La conversation continua plusieurs minutes avant qu’ils ne décident de prendre congés l’un de l’autre. Certain d’avoir encore grillé toutes ses chances avec une seule phrase, il ne prit pas la peine de lui laisser son numéro ou même d’aborder le sujet. Une fois la porte fermée, il se rendit directement dans sa douche, frustré. C’était fatiguant pour lui de faire tant d’efforts stériles. Toute conversation arriverait forcément à un moment pour lequel il n’était pas fait. Et les gens ne réagissaient pas bien, jamais. Ils le prenaient toujours personnellement et la situation finissait par s’aggraver. Personne ne comprenait qu’il en était tout simplement incapable, c’était comme ça depuis 30 ans et les choses n’allaient jamais changer. Les espoirs de sa mère ne pouvaient rien y faire.

Allongé dans son lit, attendant que son somnifère fasse effet, il ouvrit une de ces applications de rencontre. La dissolution des relations humaines dans un bain de wifi avait ses avantages pour quelqu’un comme lui. Désormais, avec deux photos bien cadrées, il pouvait trouver un bout de viande pour satisfaire ses envies sans avoir à retenir son prénom. C’était quand même beaucoup plus facile.

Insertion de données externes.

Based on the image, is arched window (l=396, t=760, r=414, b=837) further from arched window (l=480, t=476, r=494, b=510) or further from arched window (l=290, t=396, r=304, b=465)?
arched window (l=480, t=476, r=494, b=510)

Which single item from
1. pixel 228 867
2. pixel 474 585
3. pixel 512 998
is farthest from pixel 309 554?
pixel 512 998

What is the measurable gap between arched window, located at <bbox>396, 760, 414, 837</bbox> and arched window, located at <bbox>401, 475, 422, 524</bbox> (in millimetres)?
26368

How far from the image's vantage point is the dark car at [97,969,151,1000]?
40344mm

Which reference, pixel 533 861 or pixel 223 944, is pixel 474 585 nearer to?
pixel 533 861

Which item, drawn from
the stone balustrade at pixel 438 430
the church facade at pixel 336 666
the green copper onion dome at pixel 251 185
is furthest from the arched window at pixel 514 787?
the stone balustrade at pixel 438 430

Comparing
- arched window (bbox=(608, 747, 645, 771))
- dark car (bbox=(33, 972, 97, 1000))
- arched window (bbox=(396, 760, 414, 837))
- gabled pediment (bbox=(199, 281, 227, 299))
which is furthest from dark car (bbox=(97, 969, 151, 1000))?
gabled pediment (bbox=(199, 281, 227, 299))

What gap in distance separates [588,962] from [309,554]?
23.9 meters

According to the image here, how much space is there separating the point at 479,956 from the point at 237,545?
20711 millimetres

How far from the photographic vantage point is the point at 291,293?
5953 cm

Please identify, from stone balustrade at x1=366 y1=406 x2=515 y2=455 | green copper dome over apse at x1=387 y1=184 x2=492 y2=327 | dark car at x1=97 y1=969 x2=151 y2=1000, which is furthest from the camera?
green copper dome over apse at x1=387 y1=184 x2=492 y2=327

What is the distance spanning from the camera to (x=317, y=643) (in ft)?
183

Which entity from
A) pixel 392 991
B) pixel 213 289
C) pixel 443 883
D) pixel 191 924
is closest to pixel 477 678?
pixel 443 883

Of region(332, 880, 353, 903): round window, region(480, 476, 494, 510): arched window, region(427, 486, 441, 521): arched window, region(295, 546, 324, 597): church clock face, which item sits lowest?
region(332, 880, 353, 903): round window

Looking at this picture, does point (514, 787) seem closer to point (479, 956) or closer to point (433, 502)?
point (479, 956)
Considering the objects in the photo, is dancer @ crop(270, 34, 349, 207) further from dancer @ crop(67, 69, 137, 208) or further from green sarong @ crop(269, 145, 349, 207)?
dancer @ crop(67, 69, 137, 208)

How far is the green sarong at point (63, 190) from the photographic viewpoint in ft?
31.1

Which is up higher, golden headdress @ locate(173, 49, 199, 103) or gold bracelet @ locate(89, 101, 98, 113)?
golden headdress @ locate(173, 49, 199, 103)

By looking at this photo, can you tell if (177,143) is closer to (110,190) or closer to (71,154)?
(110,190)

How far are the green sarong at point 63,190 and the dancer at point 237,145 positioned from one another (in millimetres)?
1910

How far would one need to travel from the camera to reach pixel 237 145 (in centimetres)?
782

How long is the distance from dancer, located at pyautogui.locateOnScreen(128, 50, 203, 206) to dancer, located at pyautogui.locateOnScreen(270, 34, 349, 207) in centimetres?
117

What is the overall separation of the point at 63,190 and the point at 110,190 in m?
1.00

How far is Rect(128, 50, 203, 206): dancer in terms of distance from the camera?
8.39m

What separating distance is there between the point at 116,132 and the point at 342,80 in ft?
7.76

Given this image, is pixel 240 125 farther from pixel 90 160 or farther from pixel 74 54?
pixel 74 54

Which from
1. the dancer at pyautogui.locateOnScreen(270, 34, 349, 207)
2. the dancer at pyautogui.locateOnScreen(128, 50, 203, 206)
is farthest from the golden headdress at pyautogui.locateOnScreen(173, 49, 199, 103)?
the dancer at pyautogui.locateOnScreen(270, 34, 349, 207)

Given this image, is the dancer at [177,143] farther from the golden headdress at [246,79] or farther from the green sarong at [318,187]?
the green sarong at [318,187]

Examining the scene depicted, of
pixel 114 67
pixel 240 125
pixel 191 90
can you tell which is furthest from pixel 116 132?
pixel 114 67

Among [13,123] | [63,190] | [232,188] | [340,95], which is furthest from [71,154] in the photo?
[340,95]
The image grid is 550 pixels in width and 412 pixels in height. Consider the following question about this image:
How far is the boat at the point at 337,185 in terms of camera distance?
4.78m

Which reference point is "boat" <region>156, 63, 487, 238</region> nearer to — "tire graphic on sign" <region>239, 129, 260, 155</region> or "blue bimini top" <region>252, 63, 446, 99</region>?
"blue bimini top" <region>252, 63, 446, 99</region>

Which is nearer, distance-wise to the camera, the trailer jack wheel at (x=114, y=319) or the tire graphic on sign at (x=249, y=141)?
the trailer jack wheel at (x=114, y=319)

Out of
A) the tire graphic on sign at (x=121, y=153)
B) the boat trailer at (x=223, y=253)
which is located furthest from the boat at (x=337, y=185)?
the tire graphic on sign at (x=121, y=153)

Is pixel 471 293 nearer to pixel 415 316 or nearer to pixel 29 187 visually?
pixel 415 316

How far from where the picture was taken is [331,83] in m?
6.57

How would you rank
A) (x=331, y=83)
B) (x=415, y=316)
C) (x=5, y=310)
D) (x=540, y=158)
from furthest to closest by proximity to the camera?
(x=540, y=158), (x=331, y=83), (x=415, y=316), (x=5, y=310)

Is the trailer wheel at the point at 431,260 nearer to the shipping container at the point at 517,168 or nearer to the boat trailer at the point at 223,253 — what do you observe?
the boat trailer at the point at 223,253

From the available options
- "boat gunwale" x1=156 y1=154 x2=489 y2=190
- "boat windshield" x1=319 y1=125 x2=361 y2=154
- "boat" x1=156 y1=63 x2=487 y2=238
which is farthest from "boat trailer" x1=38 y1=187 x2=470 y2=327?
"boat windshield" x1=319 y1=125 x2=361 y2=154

Les jours passèrent sans réelle distinction entre eux. Les patients s’enchainaient comme des numéros à l’hôpital. Le capitalisme avait contaminé les services médicaux et les médecins n’avaient plus le temps de réfléchir suffisamment sans risquer de devoir faire des heures supplémentaires. Sur son chemin, des travaux ornés d’une jolie déviation l’obligèrent à emprunter un chemin différent. Son téléphone vibra dans sa poche et le message s’afficha sur sa montre. Internet était efficace même dans une ville aussi petite que Bray, il était en discussion avec 3 types pour essayer d’en ramener un chez lui mais, les gens étaient de plus en plus méfiants avec le temps. La déviation le rapprocha du foodtruck et il décida de se garer à proximité pour prendre de quoi manger ce soir. Accumuler les pizzas n’était pas tout à fait une bonne idée mais, les Etats-Unis avaient laissé des séquelles dans son comportement. Il commanda une pizza végétarienne sans accorder un regard au type qui prit sa commande. Ce n’était pas le livreur français du coup il s’en fichait. Maxwell se contenta de rester appuyé sur le rebord du comptoir mobile à essayer de convaincre par message un gars de passer à son appartement ce soir et qu’il n’était pas un psychopathe.

Quelques minutes plus tard, pendant que les odeurs d’origan le faisaient saliver, il était prêt à concéder d’aller boire un verre dans un bar quand un vélo s’approcha. Meursault revenait de ses livraisons. Ne sachant trop ce qu’il attendait de lui, Maxwell lui adressa un signe de la tête et se reconcentra sur l’écran de son smartphone pour envoyer un dernier message « Ecoute, j’attends ma pizza au foodtruck, t’as qu’à me rejoindre dans le bar juste en face ». C’ était plutôt clair, hors de question de courir de l’autre côté de la ville. Etant le seul client à attendre, il ne devait pas être bien difficile à repérer.